[Source data]
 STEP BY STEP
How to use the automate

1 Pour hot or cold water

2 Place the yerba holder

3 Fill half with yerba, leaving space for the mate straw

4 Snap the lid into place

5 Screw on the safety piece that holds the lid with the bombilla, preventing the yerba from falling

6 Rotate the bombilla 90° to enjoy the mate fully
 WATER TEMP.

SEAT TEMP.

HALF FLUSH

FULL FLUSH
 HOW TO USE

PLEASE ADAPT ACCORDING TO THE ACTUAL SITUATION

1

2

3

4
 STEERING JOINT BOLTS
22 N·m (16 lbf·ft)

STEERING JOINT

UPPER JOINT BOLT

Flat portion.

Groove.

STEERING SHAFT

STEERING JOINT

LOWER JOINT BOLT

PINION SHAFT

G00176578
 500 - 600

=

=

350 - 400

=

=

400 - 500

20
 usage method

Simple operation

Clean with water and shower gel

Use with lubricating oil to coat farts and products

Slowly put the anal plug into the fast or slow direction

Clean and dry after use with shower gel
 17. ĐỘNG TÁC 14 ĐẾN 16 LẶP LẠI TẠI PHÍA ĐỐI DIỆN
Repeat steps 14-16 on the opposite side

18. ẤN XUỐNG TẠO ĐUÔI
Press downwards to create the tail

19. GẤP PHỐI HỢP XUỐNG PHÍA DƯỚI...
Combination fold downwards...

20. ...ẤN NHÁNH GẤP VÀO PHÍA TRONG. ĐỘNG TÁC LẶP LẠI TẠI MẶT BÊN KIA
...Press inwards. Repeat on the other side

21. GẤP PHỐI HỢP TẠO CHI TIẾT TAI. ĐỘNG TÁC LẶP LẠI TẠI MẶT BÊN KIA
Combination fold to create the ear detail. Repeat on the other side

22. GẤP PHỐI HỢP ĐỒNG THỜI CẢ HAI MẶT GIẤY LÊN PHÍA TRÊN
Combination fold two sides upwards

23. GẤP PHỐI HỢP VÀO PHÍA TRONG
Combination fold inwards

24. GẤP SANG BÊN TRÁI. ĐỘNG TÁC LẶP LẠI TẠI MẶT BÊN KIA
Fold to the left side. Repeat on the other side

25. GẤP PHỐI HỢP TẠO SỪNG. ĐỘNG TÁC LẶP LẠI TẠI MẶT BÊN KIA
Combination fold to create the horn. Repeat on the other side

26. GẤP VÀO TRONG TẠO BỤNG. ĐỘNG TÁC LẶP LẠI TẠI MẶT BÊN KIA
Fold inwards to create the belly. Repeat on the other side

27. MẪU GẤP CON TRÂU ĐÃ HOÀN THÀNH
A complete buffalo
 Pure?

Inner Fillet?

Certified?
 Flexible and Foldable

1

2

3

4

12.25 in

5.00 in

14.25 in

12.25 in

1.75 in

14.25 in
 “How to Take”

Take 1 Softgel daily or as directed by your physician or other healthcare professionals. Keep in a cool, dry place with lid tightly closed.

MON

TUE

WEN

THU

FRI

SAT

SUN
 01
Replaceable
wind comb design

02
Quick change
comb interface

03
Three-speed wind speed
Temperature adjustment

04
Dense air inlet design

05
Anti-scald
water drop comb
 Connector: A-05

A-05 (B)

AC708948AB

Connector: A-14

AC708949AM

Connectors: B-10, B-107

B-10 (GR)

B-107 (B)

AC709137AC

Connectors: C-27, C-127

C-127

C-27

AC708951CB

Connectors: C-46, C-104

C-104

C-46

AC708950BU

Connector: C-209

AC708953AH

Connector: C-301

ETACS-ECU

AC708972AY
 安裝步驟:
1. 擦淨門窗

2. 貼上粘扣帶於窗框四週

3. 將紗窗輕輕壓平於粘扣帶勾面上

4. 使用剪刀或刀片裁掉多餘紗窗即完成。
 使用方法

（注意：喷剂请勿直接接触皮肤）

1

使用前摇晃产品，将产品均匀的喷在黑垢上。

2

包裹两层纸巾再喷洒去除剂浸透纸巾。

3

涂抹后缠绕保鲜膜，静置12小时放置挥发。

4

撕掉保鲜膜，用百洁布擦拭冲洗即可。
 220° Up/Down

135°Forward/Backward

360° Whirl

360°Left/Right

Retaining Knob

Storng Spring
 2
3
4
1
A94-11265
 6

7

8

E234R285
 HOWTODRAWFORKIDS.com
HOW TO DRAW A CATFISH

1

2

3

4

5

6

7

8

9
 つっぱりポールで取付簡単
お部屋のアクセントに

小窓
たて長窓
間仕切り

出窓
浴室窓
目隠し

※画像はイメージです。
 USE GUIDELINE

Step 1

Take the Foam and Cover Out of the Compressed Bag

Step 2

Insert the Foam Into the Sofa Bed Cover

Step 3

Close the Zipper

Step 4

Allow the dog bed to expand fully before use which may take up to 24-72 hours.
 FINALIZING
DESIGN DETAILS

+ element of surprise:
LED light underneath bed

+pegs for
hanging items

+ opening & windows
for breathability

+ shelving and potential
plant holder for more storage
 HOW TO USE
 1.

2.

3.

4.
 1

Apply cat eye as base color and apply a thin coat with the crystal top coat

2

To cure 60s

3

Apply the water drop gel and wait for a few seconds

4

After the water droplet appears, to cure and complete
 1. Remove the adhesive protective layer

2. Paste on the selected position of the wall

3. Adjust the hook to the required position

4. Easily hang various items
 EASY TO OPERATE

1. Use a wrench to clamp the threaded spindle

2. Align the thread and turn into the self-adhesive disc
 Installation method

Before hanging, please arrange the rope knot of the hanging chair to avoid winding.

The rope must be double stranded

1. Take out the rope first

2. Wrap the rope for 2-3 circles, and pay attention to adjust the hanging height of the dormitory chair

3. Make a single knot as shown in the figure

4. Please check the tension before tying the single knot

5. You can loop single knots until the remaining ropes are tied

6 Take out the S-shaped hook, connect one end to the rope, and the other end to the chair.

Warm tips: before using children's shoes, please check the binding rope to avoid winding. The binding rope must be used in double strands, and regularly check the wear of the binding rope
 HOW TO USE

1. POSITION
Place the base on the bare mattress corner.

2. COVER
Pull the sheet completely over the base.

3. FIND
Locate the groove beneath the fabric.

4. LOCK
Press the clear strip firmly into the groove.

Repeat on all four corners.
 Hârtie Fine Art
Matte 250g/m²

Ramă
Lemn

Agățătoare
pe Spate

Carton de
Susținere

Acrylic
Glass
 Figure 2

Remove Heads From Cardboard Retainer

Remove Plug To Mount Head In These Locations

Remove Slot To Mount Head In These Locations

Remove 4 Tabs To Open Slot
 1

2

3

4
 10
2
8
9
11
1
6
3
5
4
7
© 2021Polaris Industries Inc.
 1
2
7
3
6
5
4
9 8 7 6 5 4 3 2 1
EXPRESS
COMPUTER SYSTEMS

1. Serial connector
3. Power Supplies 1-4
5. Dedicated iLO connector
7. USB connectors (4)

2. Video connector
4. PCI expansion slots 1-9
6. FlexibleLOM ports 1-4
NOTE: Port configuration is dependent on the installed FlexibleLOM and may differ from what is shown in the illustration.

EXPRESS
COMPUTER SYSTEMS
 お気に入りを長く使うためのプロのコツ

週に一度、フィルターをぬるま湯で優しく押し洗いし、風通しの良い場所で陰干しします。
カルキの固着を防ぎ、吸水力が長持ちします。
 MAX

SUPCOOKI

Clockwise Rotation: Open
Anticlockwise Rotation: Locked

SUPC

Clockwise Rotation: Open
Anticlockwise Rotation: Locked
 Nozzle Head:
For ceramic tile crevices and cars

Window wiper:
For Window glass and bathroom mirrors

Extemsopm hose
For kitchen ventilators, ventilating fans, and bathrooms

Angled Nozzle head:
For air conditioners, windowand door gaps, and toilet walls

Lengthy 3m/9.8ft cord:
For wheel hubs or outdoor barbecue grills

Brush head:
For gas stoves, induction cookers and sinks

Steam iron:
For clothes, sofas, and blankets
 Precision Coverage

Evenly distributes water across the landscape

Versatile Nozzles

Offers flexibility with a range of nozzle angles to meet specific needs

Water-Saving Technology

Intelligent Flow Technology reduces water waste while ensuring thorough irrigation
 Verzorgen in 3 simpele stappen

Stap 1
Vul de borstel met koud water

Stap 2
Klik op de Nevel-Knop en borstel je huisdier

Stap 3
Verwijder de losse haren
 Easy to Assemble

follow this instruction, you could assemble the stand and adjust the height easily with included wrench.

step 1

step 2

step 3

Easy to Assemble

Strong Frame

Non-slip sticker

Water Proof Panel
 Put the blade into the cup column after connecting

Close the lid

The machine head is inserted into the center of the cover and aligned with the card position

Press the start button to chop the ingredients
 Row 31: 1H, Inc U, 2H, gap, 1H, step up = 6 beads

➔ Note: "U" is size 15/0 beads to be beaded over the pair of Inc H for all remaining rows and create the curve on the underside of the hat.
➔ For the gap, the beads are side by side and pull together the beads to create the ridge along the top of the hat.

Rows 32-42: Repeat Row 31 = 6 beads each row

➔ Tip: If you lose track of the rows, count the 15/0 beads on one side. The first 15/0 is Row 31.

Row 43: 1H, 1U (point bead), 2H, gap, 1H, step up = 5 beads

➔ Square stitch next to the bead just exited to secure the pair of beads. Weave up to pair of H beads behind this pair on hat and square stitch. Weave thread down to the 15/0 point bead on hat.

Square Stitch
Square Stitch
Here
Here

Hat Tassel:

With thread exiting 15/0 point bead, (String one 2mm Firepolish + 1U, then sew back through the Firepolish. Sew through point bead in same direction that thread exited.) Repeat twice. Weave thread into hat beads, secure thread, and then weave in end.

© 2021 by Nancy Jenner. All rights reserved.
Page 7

- [Task details]: Give back exactly the lines above starting at the line where "Simple operation" appears and ending at the line where "Combination fold downwards..." appears, both included, with no other lines.

- [Exercise response]:
Simple operation

Clean with water and shower gel

Use with lubricating oil to coat farts and products

Slowly put the anal plug into the fast or slow direction

Clean and dry after use with shower gel
 17. ĐỘNG TÁC 14 ĐẾN 16 LẶP LẠI TẠI PHÍA ĐỐI DIỆN
Repeat steps 14-16 on the opposite side

18. ẤN XUỐNG TẠO ĐUÔI
Press downwards to create the tail

19. GẤP PHỐI HỢP XUỐNG PHÍA DƯỚI...
Combination fold downwards...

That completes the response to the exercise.